§ Excerpted passage
------------------------
Delhi: Center of Power

CHAPTER1
Sabri Khan
My Guru, a Complete Musician

Introducing Ustad Sabri Khan

Ustad (master teacher) Sabri Khan is above all a very fine and very knowledgeable musician and a master teacher of his art. In addition, or rather, in conjunction with these two areas of competence, Sabri Khan is also a builder: of relationships and of improvements in music as well as in living. He acts as an advisor and facilitator to students and family as well as to community members, but most of all, Sabri Khan is indefatigable, always ready to undertake a task and to do what it takes to see it through.
As a result, Ustad Sabri Khan has the loyalty and attachment of his students and the respect of his peers. From an early age he helped support his elders while raising eight children. He trained and educated four sons, three as musicians and one as a commerce graduate. For his daughters he arranged marriages, three to musicians within his bradri or hereditary community, and he also looked after less-well-off relatives and bradri members. Thanks to the support of his wife and daughters, Ustad Sabri Khan has had an open and hospitable house where visitors were always welcome and tea or a meal was served any time he requested it.
While Sabri Khan worked very successfully within the classical musical milieu of Delhi and All India Radio, he was always open to change and new challenges. Starting with his first employment in the Tamil unit of All India Radio, he successfully used opportunities to learn new music and techniques, to teach foreign students, to perform for foreign audiences, and even to playforeign music with artists like Yehudi Menuhin. Living and working in the capital of the country was a crucial reason for the access Sabri Khan had to such opportunities. The fact that he could use them to his advantage over other colleagues was due to his remarkable musical competence, versatility, and intelligence. Added to this is his untiring hard work combined with an unusual flexibility and alertness to the need for helpful connections. Sabri Khan learned how to cultivate such connections not only for his own and his family’s benefit, but also for his students and others who often came to ask for his help while I was staying at his house.
Ustad Sabri Khan began his childhood and early training in Muradabad, center of his bradri (brotherhood or community of hereditary musicians). At only 14 years of age, he passed the audition at All India Radio and permanently moved to Delhi, where he built his career and his family. For many years his house in the old city was a center of music and musicians until, in 1989, the government allotted him and other eminent artists a house in the fine residential complex built for the 1988 Asiad Games. Now retired from the radio, Sabri Khan continues to perform, teach, and work on the careers of his two youngest sons, one of them a sarangi player.
For me, Sabri Khan was the ideal ustad when, in 1984, I was ready for a summer of intensive training on the sarangi. As a distant nephew of my first ustad, the late Hamid Husain Khan, he could provide continuity of style and technique, since both ustads were trained in the same local hereditary tradition centered in the town of Muradabad, not far from Delhi. Also ideal was the fact that Sabri Khan was already familiar with visiting Western students and their need for intensive, short-term attention. Despite an extremely busy professional and personal life, he generously included me in the musical life of his home and made me his disciple in both principle and practice.
------------------------
§ Rows
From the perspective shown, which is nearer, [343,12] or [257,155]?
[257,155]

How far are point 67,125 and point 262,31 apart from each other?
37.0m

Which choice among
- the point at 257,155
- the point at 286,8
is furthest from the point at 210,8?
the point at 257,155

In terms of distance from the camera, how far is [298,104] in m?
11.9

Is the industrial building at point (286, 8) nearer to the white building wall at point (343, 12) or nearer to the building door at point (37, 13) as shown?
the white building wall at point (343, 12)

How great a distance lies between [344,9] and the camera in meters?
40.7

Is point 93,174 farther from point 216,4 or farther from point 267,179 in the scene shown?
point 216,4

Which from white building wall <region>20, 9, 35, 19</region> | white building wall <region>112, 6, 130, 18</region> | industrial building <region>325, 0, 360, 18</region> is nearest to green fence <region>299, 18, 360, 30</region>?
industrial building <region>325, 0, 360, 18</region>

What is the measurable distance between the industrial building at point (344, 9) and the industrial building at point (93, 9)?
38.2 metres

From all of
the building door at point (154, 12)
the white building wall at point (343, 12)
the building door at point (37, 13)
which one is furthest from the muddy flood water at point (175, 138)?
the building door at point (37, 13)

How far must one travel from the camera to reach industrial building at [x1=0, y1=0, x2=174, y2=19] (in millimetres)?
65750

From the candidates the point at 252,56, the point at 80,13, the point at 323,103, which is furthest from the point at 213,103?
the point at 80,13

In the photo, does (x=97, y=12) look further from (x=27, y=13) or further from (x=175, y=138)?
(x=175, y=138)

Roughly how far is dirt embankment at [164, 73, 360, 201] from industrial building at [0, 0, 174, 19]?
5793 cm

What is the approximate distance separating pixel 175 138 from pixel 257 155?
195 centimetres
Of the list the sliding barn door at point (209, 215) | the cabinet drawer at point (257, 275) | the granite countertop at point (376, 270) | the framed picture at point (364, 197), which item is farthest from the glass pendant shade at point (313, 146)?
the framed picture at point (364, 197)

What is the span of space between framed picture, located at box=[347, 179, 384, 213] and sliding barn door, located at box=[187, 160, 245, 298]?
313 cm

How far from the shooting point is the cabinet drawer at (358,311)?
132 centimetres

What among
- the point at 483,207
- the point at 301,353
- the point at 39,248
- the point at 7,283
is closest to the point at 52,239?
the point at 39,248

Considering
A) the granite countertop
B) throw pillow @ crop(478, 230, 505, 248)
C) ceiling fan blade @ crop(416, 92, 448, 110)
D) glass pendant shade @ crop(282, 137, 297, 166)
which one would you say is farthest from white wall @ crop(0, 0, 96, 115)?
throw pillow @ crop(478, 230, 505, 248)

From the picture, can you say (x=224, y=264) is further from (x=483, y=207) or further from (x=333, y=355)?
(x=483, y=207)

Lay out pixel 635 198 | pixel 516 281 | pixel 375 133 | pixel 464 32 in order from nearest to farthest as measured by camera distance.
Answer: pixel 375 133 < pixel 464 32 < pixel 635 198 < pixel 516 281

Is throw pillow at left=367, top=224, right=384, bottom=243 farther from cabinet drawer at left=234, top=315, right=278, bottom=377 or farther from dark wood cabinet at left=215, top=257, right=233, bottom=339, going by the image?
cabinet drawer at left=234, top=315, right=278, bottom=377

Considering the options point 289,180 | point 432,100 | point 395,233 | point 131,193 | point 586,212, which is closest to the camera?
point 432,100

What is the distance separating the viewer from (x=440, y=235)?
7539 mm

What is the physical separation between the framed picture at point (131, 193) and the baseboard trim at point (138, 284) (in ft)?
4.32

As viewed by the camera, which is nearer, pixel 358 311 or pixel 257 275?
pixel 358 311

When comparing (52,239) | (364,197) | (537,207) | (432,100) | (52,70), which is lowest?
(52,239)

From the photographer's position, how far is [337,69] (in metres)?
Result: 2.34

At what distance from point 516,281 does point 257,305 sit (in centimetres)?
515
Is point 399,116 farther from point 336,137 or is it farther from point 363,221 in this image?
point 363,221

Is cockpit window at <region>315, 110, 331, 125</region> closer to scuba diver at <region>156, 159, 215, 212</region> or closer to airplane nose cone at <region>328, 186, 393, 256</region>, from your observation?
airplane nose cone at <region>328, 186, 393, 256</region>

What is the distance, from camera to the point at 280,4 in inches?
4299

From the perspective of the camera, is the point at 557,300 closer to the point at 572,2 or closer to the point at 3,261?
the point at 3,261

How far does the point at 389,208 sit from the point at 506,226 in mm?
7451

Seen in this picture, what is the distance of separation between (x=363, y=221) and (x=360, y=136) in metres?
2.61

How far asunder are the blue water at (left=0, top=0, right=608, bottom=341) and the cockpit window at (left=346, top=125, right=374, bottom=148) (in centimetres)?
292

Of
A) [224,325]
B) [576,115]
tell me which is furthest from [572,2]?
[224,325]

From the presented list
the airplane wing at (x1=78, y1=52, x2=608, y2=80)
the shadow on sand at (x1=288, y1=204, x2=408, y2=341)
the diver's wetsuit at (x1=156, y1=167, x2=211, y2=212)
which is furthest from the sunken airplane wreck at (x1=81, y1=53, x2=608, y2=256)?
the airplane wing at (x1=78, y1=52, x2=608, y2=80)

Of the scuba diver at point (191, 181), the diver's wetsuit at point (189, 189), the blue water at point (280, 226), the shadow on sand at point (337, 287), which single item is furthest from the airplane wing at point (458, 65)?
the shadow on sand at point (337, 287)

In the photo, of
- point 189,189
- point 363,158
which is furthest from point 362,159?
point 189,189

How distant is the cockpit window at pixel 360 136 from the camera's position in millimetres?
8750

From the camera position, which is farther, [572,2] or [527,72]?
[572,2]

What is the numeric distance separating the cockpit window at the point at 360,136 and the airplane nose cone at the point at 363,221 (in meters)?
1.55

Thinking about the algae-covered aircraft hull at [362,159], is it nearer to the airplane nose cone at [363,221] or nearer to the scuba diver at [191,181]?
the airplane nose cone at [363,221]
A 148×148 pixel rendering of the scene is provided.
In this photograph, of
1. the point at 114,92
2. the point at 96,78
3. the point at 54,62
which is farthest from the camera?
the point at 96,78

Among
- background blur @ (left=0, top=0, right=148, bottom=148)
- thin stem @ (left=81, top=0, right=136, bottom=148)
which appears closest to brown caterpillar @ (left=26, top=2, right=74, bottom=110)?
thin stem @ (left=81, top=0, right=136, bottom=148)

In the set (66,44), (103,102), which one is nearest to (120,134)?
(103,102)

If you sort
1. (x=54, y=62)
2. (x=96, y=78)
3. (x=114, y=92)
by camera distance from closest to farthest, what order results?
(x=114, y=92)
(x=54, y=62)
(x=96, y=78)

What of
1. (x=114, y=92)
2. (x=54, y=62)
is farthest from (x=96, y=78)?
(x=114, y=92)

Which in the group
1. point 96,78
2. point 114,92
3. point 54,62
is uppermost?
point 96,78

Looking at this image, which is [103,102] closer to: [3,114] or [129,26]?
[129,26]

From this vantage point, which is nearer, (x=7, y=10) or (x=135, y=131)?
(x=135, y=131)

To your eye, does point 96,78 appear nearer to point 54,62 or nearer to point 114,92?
------------------------
§ Job A
Reproduce verbatim the part of the passage on Sabri Khan starting with "Introducing Ustad Sabri" and going on through "see it through.".
§ Job B
Rewrite the records starting with the line with "Looking at this" and going on through the end of the records, changing "vantage point" to "viewpoint" and keeping everything else the same. Give only those lines.

§ Written response A
Introducing Ustad Sabri Khan

Ustad (master teacher) Sabri Khan is above all a very fine and very knowledgeable musician and a master teacher of his art. In addition, or rather, in conjunction with these two areas of competence, Sabri Khan is also a builder: of relationships and of improvements in music as well as in living. He acts as an advisor and facilitator to students and family as well as to community members, but most of all, Sabri Khan is indefatigable, always ready to undertake a task and to do what it takes to see it through.

§ Written response B
Looking at this image, which is [103,102] closer to: [3,114] or [129,26]?
[129,26]

From this viewpoint, which is nearer, (x=7, y=10) or (x=135, y=131)?
(x=135, y=131)

To your eye, does point 96,78 appear nearer to point 54,62 or nearer to point 114,92?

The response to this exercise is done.